Dass ich merklich zusammenzuckte, als ich ihren Namen hörte, war unbeabsichtigt und erschreckte mich mindestens genauso sehr wie Melli, deren Blick sofort ein wenig sanfter wurde. Langsam ließ ich das Handy sinken.
„Ich kann sie nicht zurückholen.", presste ich hervor, aber Melli schüttelte nur ablehnend den Kopf.
„Das stimmt nicht. Du bist der Einzige, der sie zurückholen kann. Weder ich, noch Luna, oder die Jungs können das. Wir wollen sie alle wiederhaben, du musst das für uns tun. Und am allerwichtigsten: Für dich.", redete sie auf mich ein. Die Kiefer fest aufeinander gepresst schaute ich zur Seite auf die feuchte Straße und mied den eindringlichen Blick meiner Schwester so gut ich konnte. Ich konnte mich nicht daran erinnern, dass sie mich jemals weinen gesehen hatte und ich würde das heute auch nicht ändern. Es war schon schlimm genug mir einzugestehen, dass ihr Name alleine so viel ausrichtete, doch wenn Melli das herausfinden würde, wäre es noch viel schlimmer.
„Liebst du sie?"
Ich antwortete nicht. Nicht weil ich die Antwort nicht kannte, oder weil ich es nicht sagen wollte, nein. Ich konnte nicht. Nicht schon wieder. Nicht nachdem was beim letzten Mal passiert war. Ich konnte sie noch vor mir sehen, als ich ihr alles gestanden hatte, die Wahrheit über meine Gefühle und wie das alles völlig lächerlich klang, selbst in meinen Ohren und sie unter Tränen herauspresste, dass es mir egal war, dass sie sich in mich verliebt hatte. Es war das erste Mal, dass ich solche Worte aus ihrem Mund gehört hatte und es war zum schlechtesten Zeitpunkt, den man sich auch nur hätte denken können.
„Jack! Liebst du sie?", fragte Melli erneut, dieses Mal eindringlicher, bestimmter. Stöhnend schüttelte ich den Kopf.
„Lass mich in Ruhe."
„Liebst du sie?!", schrie sie mich plötzlich an und das brachte das Fass endgültig zum Überlaufen.
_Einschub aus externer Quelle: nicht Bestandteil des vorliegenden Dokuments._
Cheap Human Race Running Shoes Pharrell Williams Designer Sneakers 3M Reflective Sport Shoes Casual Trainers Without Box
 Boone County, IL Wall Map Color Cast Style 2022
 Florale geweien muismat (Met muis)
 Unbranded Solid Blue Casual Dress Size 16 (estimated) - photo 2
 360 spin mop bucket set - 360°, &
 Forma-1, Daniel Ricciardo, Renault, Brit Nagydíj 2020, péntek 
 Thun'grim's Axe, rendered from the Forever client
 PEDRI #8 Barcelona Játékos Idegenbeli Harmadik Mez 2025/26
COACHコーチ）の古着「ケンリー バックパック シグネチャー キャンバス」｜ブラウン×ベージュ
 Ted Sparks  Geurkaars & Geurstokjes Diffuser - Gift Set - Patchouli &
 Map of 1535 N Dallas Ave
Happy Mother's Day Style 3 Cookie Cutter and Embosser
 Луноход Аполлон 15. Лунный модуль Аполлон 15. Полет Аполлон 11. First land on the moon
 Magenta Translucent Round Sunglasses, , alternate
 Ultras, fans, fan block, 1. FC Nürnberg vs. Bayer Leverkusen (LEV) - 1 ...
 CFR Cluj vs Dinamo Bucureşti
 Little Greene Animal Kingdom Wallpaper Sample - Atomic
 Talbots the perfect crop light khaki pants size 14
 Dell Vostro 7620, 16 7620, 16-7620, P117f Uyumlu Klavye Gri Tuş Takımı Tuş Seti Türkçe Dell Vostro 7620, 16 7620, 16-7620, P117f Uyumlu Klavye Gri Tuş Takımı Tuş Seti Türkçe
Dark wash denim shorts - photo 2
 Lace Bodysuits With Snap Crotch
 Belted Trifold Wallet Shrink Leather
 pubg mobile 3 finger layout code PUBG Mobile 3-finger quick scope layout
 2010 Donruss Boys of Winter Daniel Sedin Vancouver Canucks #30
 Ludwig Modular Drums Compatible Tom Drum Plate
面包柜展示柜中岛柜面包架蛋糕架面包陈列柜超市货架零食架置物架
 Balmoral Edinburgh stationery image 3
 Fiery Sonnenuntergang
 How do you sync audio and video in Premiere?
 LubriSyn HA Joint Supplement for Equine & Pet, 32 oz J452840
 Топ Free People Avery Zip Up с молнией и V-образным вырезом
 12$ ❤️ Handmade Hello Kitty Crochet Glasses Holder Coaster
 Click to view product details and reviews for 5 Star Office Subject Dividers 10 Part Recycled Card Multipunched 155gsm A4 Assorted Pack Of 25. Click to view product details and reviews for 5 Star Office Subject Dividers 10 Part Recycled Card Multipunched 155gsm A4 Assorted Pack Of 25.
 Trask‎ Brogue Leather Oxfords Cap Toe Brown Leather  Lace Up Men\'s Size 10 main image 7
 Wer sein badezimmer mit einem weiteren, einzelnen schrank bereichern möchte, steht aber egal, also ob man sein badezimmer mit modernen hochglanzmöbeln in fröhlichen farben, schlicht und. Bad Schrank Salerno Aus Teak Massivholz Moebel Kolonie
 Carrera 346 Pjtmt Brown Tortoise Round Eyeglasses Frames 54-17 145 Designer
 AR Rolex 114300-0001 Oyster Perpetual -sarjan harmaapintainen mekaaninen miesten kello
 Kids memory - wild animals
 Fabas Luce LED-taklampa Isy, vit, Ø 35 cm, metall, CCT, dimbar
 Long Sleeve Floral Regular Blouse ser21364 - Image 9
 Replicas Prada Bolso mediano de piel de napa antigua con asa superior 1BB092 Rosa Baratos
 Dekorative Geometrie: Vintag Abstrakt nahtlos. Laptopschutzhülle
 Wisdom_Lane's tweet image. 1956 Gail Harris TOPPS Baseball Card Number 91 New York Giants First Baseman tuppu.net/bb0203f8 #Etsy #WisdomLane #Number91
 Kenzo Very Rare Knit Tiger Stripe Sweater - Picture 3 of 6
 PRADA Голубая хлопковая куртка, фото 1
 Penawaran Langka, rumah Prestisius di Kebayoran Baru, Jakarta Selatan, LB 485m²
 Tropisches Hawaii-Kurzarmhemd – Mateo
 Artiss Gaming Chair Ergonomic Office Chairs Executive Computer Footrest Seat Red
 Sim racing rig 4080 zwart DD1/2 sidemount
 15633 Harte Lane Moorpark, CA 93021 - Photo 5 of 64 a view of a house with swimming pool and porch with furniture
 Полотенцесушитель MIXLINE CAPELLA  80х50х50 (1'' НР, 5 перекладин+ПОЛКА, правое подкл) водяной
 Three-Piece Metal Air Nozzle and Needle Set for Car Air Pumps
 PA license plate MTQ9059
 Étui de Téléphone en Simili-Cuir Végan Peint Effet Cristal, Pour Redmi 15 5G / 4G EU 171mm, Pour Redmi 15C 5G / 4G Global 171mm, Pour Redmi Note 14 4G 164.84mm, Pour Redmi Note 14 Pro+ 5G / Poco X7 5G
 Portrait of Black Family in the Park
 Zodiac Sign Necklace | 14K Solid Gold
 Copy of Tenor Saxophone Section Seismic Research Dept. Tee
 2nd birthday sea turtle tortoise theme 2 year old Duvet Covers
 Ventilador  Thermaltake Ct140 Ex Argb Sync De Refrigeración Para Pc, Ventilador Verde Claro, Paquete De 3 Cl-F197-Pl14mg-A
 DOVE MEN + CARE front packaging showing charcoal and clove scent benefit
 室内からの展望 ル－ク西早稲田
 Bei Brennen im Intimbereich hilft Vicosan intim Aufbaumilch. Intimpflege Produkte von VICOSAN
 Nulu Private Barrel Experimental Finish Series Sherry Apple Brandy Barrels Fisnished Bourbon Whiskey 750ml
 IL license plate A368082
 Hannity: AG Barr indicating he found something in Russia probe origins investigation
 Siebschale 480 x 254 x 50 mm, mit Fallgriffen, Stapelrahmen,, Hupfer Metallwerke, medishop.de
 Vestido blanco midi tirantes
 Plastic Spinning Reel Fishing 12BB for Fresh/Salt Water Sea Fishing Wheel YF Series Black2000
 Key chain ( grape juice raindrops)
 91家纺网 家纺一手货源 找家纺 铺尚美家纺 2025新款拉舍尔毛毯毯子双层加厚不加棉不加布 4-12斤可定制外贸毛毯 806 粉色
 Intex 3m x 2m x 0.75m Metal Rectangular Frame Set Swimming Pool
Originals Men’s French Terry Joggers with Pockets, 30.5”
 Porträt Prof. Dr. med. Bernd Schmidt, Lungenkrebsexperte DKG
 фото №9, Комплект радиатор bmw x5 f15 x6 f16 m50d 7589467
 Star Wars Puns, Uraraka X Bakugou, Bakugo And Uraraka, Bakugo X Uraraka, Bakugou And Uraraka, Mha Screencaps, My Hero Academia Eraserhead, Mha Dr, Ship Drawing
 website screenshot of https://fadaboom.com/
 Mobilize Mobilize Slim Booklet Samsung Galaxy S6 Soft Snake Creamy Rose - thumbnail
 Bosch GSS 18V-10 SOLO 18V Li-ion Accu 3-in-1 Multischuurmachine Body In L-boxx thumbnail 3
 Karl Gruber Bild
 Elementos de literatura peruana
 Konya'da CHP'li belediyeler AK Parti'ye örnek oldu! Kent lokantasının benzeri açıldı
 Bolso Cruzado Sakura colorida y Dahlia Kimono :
„Ja! Verdammte, Scheiße! Ja, ich liebe sie! Ich liebe sie so sehr, dass es mich innerlich zerreißt, wenn ich an das denke, was ich ihr angetan habe! So sehr, dass alleine ihren Namen zu hören, geschweige denn an sie zu denken, mich so verdammt wütend macht, dass ich mir am liebsten selbst eine reinhauen würde, okay?! Zufrieden?!", brüllte ich meine Gefühle heraus, sah meiner Schwester dabei die ganze Zeit direkt und unverfroren ins Gesicht und als ich fertig war, hob und senkte sich meine Brust in einem so schnellen Tempo, dass ich fürchtete, gleich umzukippen. Und das schlimmste an meinem Ausbruch war, dass er ein zufriedenes Lächeln auf Mellis Lippen gezaubert hatte.
„Gut. Dann steig verdammt noch mal in den nächsten Flieger und hol uns unser Mädchen zurück."